## Task goal
Reproduce the following records exactly from the line containing "From furthest through" onward, ending with the last line and including it.

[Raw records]

+===+

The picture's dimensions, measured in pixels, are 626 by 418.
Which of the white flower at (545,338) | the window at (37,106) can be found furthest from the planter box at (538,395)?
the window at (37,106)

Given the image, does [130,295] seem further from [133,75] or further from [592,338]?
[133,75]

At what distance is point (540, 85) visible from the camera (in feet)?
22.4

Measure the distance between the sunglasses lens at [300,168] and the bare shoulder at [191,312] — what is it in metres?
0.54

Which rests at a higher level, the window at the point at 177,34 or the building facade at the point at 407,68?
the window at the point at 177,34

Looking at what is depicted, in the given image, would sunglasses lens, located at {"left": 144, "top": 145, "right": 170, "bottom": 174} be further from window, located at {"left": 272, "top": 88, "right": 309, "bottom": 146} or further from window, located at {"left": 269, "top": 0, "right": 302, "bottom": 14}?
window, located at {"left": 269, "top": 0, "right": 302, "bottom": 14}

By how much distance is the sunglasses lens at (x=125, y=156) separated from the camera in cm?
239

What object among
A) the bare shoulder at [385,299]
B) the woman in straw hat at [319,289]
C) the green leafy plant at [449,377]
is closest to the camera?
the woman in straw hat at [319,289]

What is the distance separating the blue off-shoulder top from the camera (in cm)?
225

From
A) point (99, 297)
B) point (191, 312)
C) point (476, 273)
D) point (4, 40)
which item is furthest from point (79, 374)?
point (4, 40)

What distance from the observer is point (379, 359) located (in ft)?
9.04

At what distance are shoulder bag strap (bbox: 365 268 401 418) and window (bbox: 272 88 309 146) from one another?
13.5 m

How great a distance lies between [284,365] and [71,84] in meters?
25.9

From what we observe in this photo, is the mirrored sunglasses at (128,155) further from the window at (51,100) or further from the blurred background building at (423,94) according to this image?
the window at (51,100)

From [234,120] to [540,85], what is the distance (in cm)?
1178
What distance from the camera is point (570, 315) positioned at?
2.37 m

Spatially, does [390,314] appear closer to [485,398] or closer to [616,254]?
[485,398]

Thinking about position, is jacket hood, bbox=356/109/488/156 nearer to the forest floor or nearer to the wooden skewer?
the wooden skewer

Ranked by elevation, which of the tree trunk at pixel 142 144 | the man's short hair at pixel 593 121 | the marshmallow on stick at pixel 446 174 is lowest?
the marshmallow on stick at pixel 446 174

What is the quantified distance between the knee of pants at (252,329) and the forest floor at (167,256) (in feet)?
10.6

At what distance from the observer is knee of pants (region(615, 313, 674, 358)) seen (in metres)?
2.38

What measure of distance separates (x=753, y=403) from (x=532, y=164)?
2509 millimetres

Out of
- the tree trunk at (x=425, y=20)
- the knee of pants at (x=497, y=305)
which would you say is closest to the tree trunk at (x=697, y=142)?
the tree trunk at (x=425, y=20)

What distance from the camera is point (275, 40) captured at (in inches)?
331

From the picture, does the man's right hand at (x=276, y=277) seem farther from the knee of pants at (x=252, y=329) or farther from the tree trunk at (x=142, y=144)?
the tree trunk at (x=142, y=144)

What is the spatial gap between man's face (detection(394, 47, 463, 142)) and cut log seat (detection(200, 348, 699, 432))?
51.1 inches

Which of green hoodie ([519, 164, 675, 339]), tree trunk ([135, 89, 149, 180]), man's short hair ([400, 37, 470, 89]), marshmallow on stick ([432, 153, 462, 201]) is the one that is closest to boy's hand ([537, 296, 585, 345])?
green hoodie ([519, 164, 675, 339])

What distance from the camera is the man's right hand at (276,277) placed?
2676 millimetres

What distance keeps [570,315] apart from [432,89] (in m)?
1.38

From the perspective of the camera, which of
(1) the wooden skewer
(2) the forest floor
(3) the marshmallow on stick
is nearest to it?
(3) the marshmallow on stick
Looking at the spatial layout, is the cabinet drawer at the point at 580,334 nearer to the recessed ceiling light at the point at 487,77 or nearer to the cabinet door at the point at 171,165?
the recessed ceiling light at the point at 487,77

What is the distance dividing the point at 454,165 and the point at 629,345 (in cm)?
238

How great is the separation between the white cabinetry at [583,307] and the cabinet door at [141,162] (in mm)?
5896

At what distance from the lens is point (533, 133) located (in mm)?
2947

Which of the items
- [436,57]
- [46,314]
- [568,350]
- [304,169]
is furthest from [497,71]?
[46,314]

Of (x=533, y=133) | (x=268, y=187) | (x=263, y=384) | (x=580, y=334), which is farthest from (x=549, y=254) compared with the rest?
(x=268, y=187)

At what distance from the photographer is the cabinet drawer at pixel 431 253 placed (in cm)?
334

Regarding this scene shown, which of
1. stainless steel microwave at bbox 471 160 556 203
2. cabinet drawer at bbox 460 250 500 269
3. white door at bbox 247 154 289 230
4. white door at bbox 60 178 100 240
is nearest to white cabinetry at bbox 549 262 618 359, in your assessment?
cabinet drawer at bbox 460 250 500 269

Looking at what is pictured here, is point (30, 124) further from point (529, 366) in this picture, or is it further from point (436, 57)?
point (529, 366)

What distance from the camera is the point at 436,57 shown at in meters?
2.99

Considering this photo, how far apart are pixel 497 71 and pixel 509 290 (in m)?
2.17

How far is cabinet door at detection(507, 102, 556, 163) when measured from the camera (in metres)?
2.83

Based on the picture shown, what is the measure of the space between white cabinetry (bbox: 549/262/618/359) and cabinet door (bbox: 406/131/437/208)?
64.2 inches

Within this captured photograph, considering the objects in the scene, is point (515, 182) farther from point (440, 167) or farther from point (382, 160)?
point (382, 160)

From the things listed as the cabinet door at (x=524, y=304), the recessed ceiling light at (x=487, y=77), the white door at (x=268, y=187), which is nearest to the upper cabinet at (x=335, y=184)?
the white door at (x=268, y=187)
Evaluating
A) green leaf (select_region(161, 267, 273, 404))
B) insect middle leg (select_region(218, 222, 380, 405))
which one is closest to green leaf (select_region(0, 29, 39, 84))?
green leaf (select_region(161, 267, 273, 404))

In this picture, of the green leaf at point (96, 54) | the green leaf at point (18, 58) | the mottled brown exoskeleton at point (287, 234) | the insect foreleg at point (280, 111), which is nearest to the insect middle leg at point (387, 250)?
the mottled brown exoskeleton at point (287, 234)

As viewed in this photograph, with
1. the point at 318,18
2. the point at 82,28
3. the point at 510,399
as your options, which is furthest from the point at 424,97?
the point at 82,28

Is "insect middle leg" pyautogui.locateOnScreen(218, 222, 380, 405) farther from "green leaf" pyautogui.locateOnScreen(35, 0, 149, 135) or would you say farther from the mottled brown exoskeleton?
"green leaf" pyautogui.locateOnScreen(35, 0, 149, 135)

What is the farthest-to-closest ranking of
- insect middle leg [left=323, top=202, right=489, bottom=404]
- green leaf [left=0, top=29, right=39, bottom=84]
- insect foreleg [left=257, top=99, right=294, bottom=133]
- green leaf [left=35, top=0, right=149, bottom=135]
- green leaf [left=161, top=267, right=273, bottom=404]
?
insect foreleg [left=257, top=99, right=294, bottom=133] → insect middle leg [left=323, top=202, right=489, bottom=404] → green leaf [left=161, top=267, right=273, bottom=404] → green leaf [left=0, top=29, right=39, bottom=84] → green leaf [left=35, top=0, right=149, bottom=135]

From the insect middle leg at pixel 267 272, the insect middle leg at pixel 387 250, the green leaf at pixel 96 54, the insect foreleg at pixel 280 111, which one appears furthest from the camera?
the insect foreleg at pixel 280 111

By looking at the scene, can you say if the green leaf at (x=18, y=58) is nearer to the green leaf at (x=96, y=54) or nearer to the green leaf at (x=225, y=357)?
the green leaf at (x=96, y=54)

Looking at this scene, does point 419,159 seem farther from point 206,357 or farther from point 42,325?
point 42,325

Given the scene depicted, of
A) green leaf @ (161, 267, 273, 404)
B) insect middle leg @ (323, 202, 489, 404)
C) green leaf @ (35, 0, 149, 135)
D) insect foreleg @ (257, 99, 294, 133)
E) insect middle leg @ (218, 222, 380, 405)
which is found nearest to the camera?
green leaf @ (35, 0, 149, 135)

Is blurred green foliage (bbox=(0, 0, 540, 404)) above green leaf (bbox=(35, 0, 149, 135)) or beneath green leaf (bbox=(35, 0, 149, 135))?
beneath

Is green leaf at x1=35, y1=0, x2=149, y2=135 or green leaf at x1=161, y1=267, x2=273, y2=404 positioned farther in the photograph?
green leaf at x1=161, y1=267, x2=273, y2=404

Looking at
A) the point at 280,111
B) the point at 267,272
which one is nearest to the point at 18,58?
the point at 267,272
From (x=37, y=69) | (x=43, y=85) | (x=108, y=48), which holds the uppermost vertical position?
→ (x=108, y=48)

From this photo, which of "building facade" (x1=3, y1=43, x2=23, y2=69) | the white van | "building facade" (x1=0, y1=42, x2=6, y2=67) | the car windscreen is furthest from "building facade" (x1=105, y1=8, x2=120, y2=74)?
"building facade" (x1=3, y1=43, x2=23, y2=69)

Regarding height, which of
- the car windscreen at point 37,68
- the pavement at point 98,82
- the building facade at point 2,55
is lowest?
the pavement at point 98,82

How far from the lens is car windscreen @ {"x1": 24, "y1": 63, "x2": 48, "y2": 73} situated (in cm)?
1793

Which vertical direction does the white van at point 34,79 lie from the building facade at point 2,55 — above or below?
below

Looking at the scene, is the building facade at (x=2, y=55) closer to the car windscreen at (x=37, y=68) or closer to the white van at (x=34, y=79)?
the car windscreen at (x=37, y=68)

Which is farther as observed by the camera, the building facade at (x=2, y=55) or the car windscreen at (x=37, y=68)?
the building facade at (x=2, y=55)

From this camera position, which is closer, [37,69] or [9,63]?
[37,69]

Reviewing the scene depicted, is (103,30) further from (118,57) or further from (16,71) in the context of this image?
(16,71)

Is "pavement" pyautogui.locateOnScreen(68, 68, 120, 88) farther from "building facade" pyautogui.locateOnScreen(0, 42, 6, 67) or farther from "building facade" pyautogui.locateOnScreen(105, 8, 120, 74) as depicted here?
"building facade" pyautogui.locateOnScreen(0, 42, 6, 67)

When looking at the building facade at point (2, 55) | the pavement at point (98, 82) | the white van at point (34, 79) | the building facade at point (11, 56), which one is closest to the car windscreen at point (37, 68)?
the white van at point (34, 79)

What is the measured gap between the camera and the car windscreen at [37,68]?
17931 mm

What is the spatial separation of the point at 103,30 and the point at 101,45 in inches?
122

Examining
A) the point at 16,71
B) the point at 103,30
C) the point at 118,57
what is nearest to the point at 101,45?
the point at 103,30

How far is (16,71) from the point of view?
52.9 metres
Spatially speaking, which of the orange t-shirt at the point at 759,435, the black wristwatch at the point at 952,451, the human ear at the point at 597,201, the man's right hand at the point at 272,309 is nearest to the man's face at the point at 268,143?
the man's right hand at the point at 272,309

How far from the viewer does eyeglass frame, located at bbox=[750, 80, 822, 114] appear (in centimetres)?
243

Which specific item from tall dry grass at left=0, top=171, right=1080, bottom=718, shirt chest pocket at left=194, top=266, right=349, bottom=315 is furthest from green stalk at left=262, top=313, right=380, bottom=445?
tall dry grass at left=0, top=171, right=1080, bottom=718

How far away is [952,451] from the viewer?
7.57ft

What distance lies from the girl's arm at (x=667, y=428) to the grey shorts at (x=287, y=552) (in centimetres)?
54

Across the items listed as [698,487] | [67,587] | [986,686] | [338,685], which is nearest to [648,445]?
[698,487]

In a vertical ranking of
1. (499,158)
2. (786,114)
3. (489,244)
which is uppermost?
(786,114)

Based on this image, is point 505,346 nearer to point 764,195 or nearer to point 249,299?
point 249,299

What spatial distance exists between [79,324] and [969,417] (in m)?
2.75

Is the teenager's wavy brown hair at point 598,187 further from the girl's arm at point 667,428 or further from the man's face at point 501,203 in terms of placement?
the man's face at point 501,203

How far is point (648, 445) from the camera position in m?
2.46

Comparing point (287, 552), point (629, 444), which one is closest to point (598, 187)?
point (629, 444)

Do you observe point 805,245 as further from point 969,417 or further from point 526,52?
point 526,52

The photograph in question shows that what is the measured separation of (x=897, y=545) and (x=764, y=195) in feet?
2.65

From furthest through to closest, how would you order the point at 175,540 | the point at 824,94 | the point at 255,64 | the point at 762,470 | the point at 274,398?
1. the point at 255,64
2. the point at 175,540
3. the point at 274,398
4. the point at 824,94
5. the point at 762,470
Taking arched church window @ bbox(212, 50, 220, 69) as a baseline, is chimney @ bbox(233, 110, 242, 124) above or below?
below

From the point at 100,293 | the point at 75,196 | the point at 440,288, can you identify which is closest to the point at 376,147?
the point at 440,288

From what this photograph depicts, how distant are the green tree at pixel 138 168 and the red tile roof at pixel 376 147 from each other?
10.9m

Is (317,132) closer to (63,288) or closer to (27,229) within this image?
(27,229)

+===+

## Exercise answer
From furthest through to closest, how would you order the point at 175,540 | the point at 824,94 | the point at 255,64 | the point at 762,470 | the point at 274,398?
1. the point at 255,64
2. the point at 175,540
3. the point at 274,398
4. the point at 824,94
5. the point at 762,470
Taking arched church window @ bbox(212, 50, 220, 69) as a baseline, is chimney @ bbox(233, 110, 242, 124) above or below?
below

From the point at 100,293 | the point at 75,196 | the point at 440,288, can you identify which is closest to the point at 376,147?
the point at 440,288

From what this photograph depicts, how distant are the green tree at pixel 138 168 and the red tile roof at pixel 376 147 from each other?
10.9m

Is (317,132) closer to (63,288) or closer to (27,229) within this image?
(27,229)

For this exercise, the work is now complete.